Bundespolizei verhaftet am Reutiner Bahnhof zwei Straftäter

Kurz und knapp
Die Bundespolizei führt am Bahnhof Reutin Kontrollen durch. Bei diesem Bild handelt es sich nicht um den Fall aus dem Text.
Archiv/Foto: Bundespolizei

Die Lindauer Bundespolizei hat am Bahnhof Reutin gleich zwei Straftäter verhaftet. Einen rumänischen Einbrecher brachten die Beamten für längere Zeit hinter Gitter. Ein wegen Amtsanmaßung gesuchter Deutscher kam mit der Zahlung seiner Justizschulden davon.

Lindauer Bundespolizisten kontrollierten am Freitagabend, 28. Februar, einen 36-jährigen Passagier eines Eurocity-Zuges Zürich-München.

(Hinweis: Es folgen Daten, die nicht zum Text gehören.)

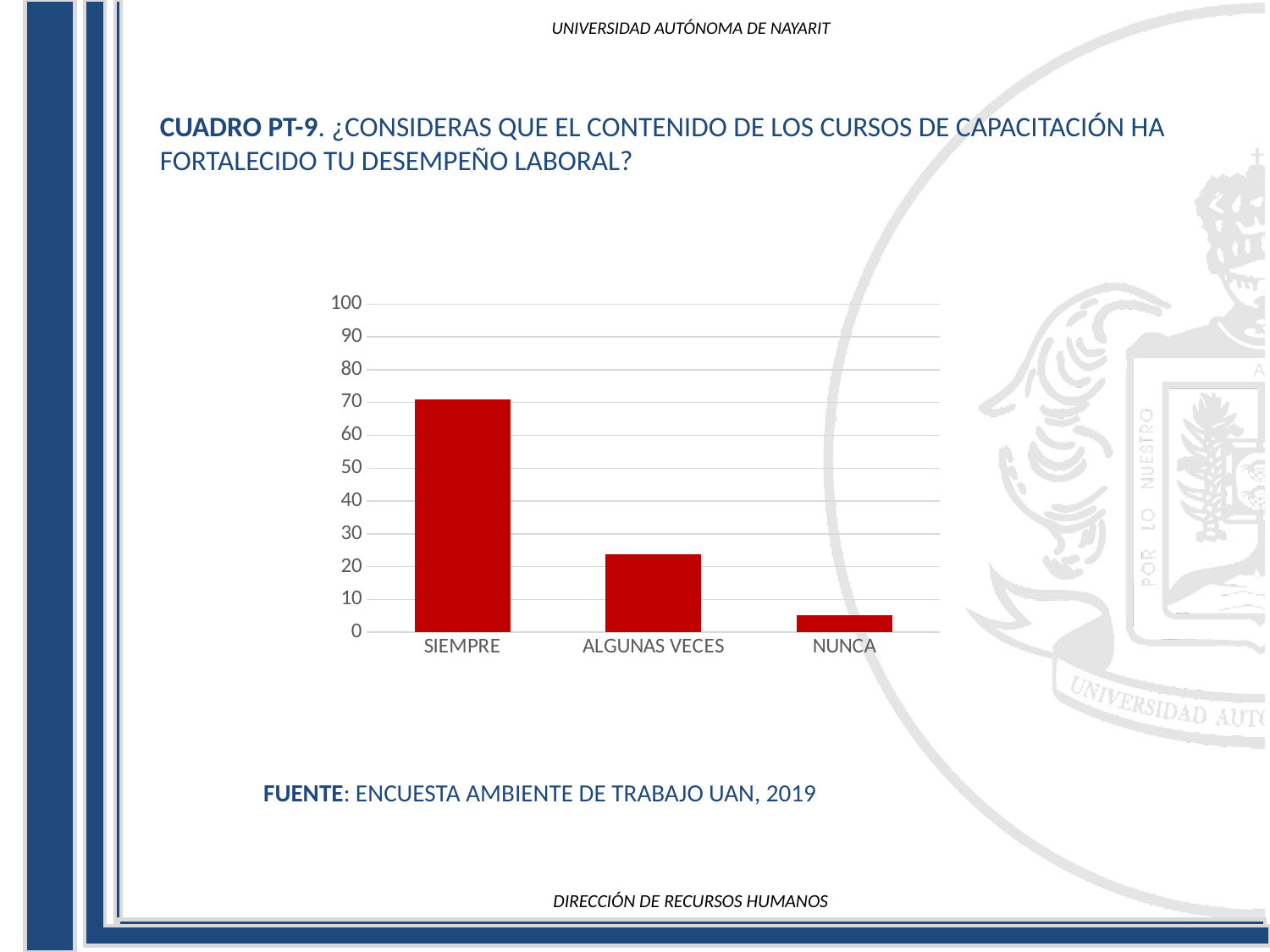
Is the value for ALGUNAS VECES greater or less than 30? less Which category has the highest bar? SIEMPRE What kind of chart is shown on the slide? bar chart Do the bar values rise or fall from left to right along the x axis? fall Is the value for SIEMPRE greater or less than 60? greater Is the value for NUNCA greater or less than 10? less Which category has the lowest bar? NUNCA How many categories are shown on the x axis of the chart? 3 Which is larger, the value for ALGUNAS VECES or the value for NUNCA? ALGUNAS VECES What colour are the bars in the chart? red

Dabei entdeckten die Beamten, dass es gegen den Rumänen zwei Fahndungsausschreibungen der Staatsanwaltschaft München gab.

Die Bundespolizisten führten den unter anderem wegen schweren Bandendiebstahls und Drogendelikten sowie als Betäubungsmittelkonsument und Gewalttäter polizeibekannten Mann bei der Staatsanwaltschaft München vor und lieferten ihn anschließend in die Justizvollzugsanstalt München ein.

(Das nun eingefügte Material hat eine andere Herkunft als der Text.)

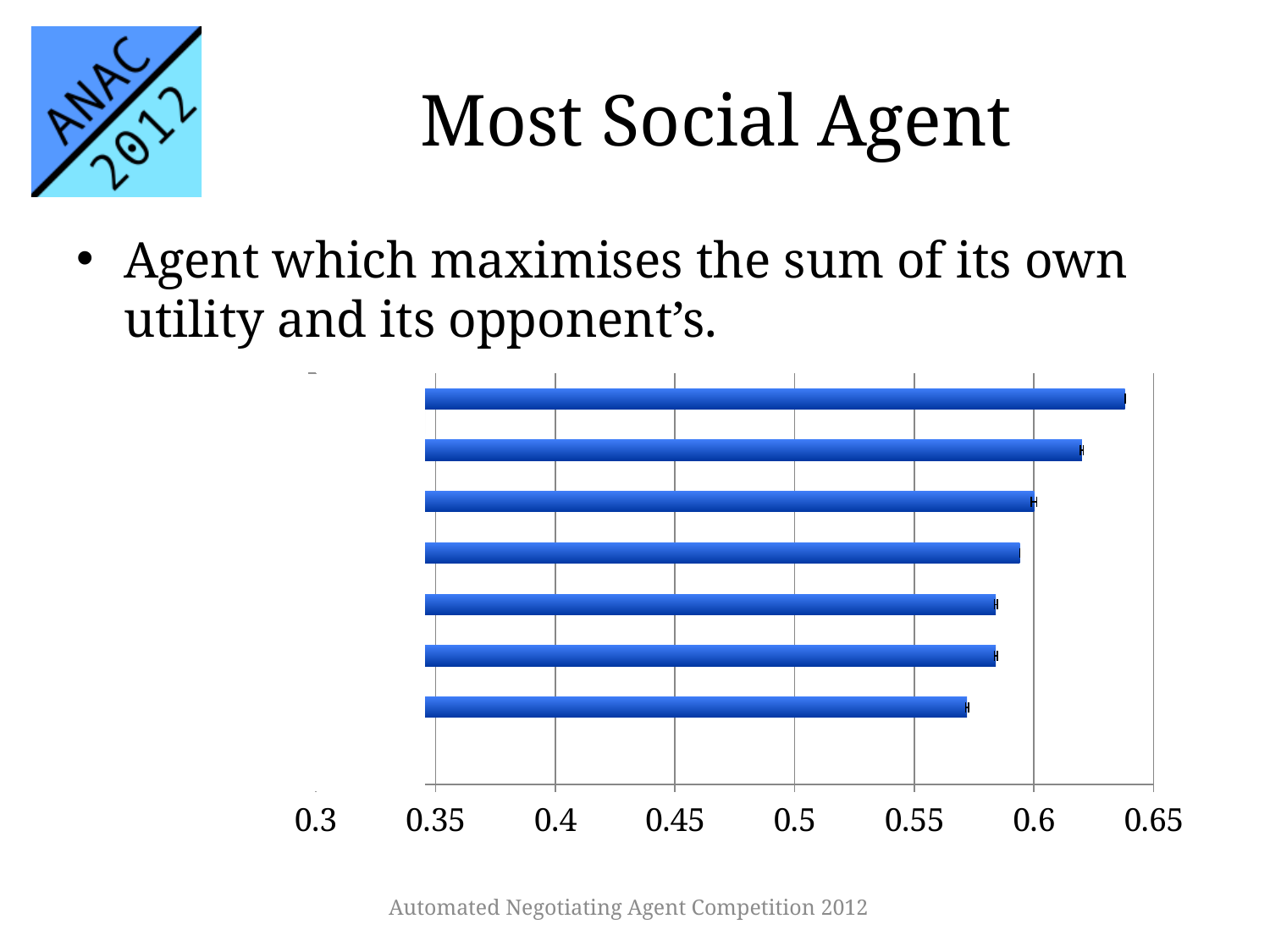
Which bar is the shortest in the chart? the bottom bar What kind of chart is shown on the slide? bar chart Is the value of the second bar from the top greater or less than 0.6? greater Is the value of the bottom bar greater or less than 0.6? less What is the highest tick label shown on the horizontal axis? 0.65 Is the value of the bottom bar greater or less than 0.55? greater Which bar is the longest in the chart? the top bar Do the bar values increase or decrease going from the top bar to the bottom bar? decrease Which is larger, the value of the top bar or the value of the bottom bar? the top bar How many bars are plotted in the chart? 7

Bereits am Donnerstagabend, 27. Februar, war den Bundespolizisten ein von Justizbehörden gesuchter Deutscher in Netz gegangen. Gegen den 24-Jährigen, der in der Schweiz wohnt, lag seit April 2024 ein Vollstreckungshaftbefehl der Staatsanwaltschaft Freiburg im Breisgau wegen Amtsanmaßung vor.

Der als gewalttätig polizeibekannte Mann konnte die geforderten Justizschulden in Höhe von fast 2.500 Euro begleichen und damit eine Ersatzfreiheitsstrafe abwenden.